[[ EXCERPTED TEXT, beginning ]]
Collapse of local adaptation in Florida soapberry bugs (Jadera haematoloma)

Monday, November 17, 2014: 11:24 AM
F151 (Oregon Convention Center)
Meredith Cenzer , Dept. of Entomology, University of California, Davis, CA
The soapberry bugs (Rhopalidae: Serenithinae) have been studied for their rapid, repeated adaptation to novel host plants throughout the world.  In the early 1990s, Scott Carroll and colleagues demonstrated that populations of Jadera haematoloma had locally adapted to an invasive host plant (golden rain tree, Koelreuteria elegans) in Florida after its introduction and spread in the mid-1900s, and that a trade-off existed between ability to use the invasive and the native host (balloon vine, Cardiospermum corindum), leading to two distinct sets of host-associated populations with fitness peaks on their local host.  Key morphological adaptations (beak length) also showed clear differentiation.

            However, this no longer seems to be the case.  Returning to these populations 25 years after the original work, both morphological measurements and cross-rearing experiments demonstrate that populations on both hosts are now more well adapted to the invasive host plant.  Populations using the invasive host have changed relatively little in the past 25 years.  However, populations on the native host are now very similar to those on the invasive host morphologically and have increased survival on the invasive compared to the native host. 

It is likely that the much larger populations supported by the invasive host, and range expansion since its introduction, have contributed to increased gene flow swamping out adaptation to the native host.  Given the variable nature of host abundance and stability in many systems in the field, this is likely to be a common phenomenon that requires long-term monitoring to detect.
[[ EXCERPTED TEXT, end ]]
■ **EXERCISE AIM**: Copy everything from "Meredith Cenzer , Dept." down to "showed clear differentiation." in the soapberry bug abstract, switching "balloon vine" to "heartseed vine". The data that comes next is separate material, unrelated to the abstract on soapberry bugs.
[[ GIVEN RECORDS, beginning ]]
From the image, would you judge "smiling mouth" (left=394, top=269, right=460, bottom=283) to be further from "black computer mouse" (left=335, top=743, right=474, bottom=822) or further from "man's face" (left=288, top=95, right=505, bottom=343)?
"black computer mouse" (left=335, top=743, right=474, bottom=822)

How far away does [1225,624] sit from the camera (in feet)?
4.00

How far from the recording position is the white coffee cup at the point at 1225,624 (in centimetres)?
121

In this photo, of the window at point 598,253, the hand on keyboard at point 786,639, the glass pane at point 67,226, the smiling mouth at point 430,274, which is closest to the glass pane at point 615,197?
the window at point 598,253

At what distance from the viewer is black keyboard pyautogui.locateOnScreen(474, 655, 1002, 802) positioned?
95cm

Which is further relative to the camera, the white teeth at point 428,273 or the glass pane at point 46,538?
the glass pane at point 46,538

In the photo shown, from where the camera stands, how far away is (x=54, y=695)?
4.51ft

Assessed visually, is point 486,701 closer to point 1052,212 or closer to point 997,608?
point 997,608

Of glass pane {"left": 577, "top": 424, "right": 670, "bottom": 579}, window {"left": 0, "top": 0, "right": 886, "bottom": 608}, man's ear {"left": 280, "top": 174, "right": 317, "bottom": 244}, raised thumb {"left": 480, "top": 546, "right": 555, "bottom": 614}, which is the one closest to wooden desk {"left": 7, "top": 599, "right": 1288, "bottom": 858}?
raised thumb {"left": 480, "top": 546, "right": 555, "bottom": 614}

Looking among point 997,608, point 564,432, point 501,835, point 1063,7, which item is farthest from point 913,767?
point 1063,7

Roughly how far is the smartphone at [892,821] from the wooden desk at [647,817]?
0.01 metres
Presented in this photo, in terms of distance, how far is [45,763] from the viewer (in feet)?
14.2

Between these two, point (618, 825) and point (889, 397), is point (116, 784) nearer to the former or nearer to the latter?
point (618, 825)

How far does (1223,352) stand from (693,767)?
[[ GIVEN RECORDS, end ]]
■ **TASK SOLUTION**:
Meredith Cenzer , Dept. of Entomology, University of California, Davis, CA
The soapberry bugs (Rhopalidae: Serenithinae) have been studied for their rapid, repeated adaptation to novel host plants throughout the world.  In the early 1990s, Scott Carroll and colleagues demonstrated that populations of Jadera haematoloma had locally adapted to an invasive host plant (golden rain tree, Koelreuteria elegans) in Florida after its introduction and spread in the mid-1900s, and that a trade-off existed between ability to use the invasive and the native host (heartseed vine, Cardiospermum corindum), leading to two distinct sets of host-associated populations with fitness peaks on their local host.  Key morphological adaptations (beak length) also showed clear differentiation.